# [TEKS]
__________________________________________________
Lihat ke Halaman Asli

Edy Supriatna Syafei

TERVERIFIKASI

Penulis

Inspirasi Jalak dan Energi Mbok Jamu Sebagai Spirit Hidup Harmoni

Diperbarui: 19 Juli 2018   16:17

Kompasiana adalah platform blog. Konten ini menjadi tanggung jawab bloger dan tidak mewakili pandangan redaksi Kompas.

Jalak Suren hadir di rumahku. Unggas ini jadi inspirasi bagi seseorang yang ingin hidup harmoni. Foto | Dokpri.

Menanamkan rasa syukur tidak cukup dengan kalimat-kalimat yang sering diucap setiap hari. Ungkapan rasa syukur perwujudannya adalah menempatkan diri agar selalu bermanfaat bagi diri sendiri dan orang sekitar. Karenanya, kala mendapat kesulitan dan kemudian dicerca orang lain tidak perlu disikapi dengan marah. Apa lagi menciptakan permusuhan secara frontal, karena selain berakibat rusakya silaturahim juga dapat mencederai amal-amal yang telah diperbuat.

Tuhan tidak pernah tidur. Tentang hal ini banyak orang meyakininya. Kecuali ia penganut ateisme. Karena itu, ketika mempunyai keinginan memiliki sesuatu namun kemampuan finansial terbatas hendaklah disikapi dengan bijaksana. Tak perlu menyalahkan orang lain. Apa lagi menyalahkan tuhan yang telah banyak mencurahkan rezeki pada mahluknya.

Namun juga Tuhan punya sifat adil. Tuhan maha pengasih dan mengetahui apa yang dikehendaki. Karenanya, tanpa sadar keinginan lama terpendam dapat berwujud di hadapan kita sendiri. Setidaknya, hal itu terjadi pada diri penulis.

Jalak ini tengah mendengarkan suara unggas lain. Ia pun siap bernyanyi. Foto | Dokpri

Begini ceritanya. Dulu, ketika masih muda punya cita-cita memelihara burung beo. Aneh ya? Kenapa tidak bercita-cita jadi konglemerat punya perusahaan banyak dan selir selusin. Atau jadi politisi dan kemudian menduduki jabatan tinggi di pemerintahan. Nggak tuh, penulis cuma bercita-cita ingin punya burung beo karena unggas jenis ini bisa menirukan suara manusia.

Mau beli, tak cukup uang. Coba kalau jadi konglemerat. Tinggal sebut kepada anak buah, paling lambat esoknya sudah di hadapan mata. Tapi ini, tak punya doku. Tapi, lagi-lagi, janji Tuhan itu tak pernah tertukar. Buktinya, beo datang ke rumah sendiri. Ia masuk melalui garasi rumah penulis. Tinggal tangkap, pelihara beberapa bulan sudah berceloteh seperti anak kecil.
__________________________________________________
# [TUGAS A]
Salin persis bagian teks yang dimulai dari "Diperbarui: 19 Juli" dan berakhir pada "Foto | Dokpri.".
Teks ini dan baris-baris sesudahnya merupakan bahan yang terpisah satu sama lain.
__________________________________________________
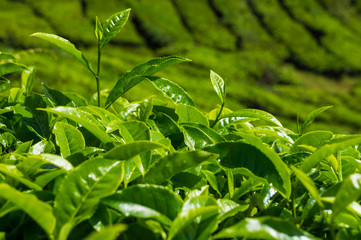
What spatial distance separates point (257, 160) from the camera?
0.83 m

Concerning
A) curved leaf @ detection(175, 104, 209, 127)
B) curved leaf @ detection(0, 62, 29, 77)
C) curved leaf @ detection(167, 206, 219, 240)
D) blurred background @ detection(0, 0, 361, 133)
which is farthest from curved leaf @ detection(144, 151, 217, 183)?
blurred background @ detection(0, 0, 361, 133)

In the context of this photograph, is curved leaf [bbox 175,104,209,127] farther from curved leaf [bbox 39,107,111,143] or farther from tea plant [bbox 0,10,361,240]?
curved leaf [bbox 39,107,111,143]

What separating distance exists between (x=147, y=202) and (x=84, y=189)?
0.39 ft

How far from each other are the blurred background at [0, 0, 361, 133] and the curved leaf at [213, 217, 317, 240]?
2580 centimetres

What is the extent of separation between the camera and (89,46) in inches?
1331

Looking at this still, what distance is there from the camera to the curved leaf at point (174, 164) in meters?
0.74

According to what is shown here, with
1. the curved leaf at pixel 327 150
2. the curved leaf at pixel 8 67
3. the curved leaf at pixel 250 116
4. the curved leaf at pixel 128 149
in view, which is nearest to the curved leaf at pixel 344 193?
the curved leaf at pixel 327 150

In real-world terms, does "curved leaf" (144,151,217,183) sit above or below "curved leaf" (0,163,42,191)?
above

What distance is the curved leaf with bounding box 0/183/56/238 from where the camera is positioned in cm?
62

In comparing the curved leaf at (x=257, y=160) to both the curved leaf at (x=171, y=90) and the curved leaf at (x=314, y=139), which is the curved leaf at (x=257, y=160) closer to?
the curved leaf at (x=314, y=139)

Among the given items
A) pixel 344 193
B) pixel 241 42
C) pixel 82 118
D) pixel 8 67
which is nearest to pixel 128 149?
pixel 82 118

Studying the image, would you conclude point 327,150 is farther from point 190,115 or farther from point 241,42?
point 241,42

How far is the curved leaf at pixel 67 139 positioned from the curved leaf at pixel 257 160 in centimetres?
33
__________________________________________________
# [TUGAS B]
Baris mana saja yang memuat kata "this"? Tuliskan setiap baris itu dan bedakan huruf besar dengan huruf kecil.

# [JAWABAN A]
Diperbarui: 19 Juli 2018   16:17

Kompasiana adalah platform blog. Konten ini menjadi tanggung jawab bloger dan tidak mewakili pandangan redaksi Kompas.

Jalak Suren hadir di rumahku. Unggas ini jadi inspirasi bagi seseorang yang ingin hidup harmoni. Foto | Dokpri.

# [JAWABAN B]
In the context of this photograph, is curved leaf [bbox 175,104,209,127] farther from curved leaf [bbox 39,107,111,143] or farther from tea plant [bbox 0,10,361,240]?
Looking at this still, what distance is there from the camera to the curved leaf at point (174, 164) in meters?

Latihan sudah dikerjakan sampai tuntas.